The aforementioned issues in existent measures of catastrophizing have been a major topic of debate recently, and these preliminary findings suggest that the General Attitudes and Beliefs Scale can satisfactorily overcome some of the shortcomings of other current methods. Hence, we suggest that this scale might offer an alternative way of measuring general catastrophizing in chronic pain patients. The fact that we were able to replicate the factor structure of the GABS in our chronic pain sample is an important step in this regard.
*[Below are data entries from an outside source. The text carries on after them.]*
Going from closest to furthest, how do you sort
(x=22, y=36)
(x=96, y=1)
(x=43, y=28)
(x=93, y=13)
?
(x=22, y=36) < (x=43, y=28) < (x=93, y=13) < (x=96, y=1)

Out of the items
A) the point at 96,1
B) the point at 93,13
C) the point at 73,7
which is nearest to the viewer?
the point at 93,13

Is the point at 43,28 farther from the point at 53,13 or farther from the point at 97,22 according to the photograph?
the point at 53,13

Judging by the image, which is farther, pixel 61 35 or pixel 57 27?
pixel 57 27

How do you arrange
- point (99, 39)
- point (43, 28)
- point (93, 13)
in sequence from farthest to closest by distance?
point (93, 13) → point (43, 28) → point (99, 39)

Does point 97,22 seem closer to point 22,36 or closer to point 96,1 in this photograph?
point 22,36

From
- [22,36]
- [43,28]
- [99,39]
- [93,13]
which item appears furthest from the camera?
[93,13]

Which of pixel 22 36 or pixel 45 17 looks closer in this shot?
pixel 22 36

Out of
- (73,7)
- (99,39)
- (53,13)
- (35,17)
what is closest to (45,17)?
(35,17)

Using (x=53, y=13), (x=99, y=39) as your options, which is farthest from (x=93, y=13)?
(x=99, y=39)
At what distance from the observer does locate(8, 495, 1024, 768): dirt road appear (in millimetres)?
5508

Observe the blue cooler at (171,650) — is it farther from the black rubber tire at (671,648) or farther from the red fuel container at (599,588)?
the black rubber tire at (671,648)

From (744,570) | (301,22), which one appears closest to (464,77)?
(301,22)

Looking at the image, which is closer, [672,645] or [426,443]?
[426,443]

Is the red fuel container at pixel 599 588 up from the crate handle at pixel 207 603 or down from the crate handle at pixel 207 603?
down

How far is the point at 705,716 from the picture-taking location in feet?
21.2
In summary, our results are consistent with previous research supporting the importance of irrational beliefs in the assessment of general personal functioning (Harrington, 2011). Also congruent with a vast literature in the field, catastrophizing correlated considerably with mental health in chronic pain patients. In addition to replicating existent results, our study extends findings from previous research demonstrating that two additional processes, LFT and self-downing, also appear to be significantly associated with mental health, above and beyond catastrophizing. This points to potential new targets in the psychological treatment of chronic pain patients.